# Anyone knows how transfer a PDF image into a JPG format ?



## Maestro (May 17, 2006)

Greetings ladies and gentlemen.

I just received the cover art for my novel. There was a small mistake on it so I had to E-mail my publisher about it... Anyway, that's not the point of this post.

That cover art was E-mailed to me as a PDF format. When it is corrected (if it is) there is great chances that they will send me back the corrected cover. Like I want to post it on this forum, I would like to know if there is a way to transfer an image from a PDF format to a BMP/JPG format.

Thanks in advance.


----------



## Tiger (May 17, 2006)

The quickest way if you just want to put it on the forum would to be take a screen shot of it. If you press the "PrtSc" button then paste in paint etc and save in whatever format needed. 

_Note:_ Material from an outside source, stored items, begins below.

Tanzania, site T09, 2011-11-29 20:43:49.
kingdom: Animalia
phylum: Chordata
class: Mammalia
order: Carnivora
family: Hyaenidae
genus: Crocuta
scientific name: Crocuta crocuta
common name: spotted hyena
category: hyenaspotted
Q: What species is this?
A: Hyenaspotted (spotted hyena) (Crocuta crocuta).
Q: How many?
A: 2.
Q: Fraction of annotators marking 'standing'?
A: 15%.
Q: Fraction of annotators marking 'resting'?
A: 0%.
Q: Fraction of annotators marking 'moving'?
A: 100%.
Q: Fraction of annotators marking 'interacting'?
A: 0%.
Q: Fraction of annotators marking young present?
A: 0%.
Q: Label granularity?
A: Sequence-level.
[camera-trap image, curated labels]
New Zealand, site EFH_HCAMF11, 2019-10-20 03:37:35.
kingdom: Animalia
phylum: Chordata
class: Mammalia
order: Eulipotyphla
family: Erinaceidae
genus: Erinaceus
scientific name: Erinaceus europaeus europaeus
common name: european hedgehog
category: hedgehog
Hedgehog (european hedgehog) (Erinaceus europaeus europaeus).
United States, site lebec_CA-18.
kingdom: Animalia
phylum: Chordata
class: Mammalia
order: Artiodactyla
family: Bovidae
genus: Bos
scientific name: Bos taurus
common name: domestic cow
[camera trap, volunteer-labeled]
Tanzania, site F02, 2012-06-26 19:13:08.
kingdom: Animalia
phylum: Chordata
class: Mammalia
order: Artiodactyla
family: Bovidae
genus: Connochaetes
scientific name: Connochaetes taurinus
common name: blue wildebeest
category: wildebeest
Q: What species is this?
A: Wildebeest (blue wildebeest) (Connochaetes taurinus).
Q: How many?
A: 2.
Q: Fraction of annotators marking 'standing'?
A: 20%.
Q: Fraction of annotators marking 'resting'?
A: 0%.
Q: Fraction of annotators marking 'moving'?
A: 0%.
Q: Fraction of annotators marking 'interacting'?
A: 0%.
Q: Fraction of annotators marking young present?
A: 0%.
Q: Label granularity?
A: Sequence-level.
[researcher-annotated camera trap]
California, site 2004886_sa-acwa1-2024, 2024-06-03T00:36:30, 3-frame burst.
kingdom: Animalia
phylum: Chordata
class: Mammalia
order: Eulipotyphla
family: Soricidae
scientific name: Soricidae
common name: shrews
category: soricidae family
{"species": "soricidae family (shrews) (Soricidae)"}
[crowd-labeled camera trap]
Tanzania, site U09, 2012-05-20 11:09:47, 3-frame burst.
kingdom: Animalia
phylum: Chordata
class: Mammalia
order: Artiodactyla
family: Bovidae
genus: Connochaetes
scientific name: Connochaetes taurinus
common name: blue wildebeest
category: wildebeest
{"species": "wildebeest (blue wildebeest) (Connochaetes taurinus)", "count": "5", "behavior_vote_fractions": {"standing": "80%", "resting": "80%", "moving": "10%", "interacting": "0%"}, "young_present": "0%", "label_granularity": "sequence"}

Edit: Just an up date, there is a snapshot tool in adobe reader that you can use to select pictures from the doc, it then copys them to the clip board so you can paste it into paint.


----------



## syscom3 (May 17, 2006)

Do you have Photoshop?


----------



## Maestro (May 17, 2006)

No... All I got is Microsoft Paint and ACDSee 6.0.


----------



## Clave (May 18, 2006)

Send it to me, if you get stuck I can convert anything to anything


----------



## kiwimac (May 21, 2006)

Or you can send it to me if you like.

Kiwimac


----------



## Maestro (May 22, 2006)

Thanks mates, but I finally decided to do as Tiger suggested. It was a little bit tricky to make it fit properly (and in a decent quality) on the screen, but I succeeded.

You can see the result as my sig... Who was a little re-sized to make it fit correctly.

But thank you anyway.


----------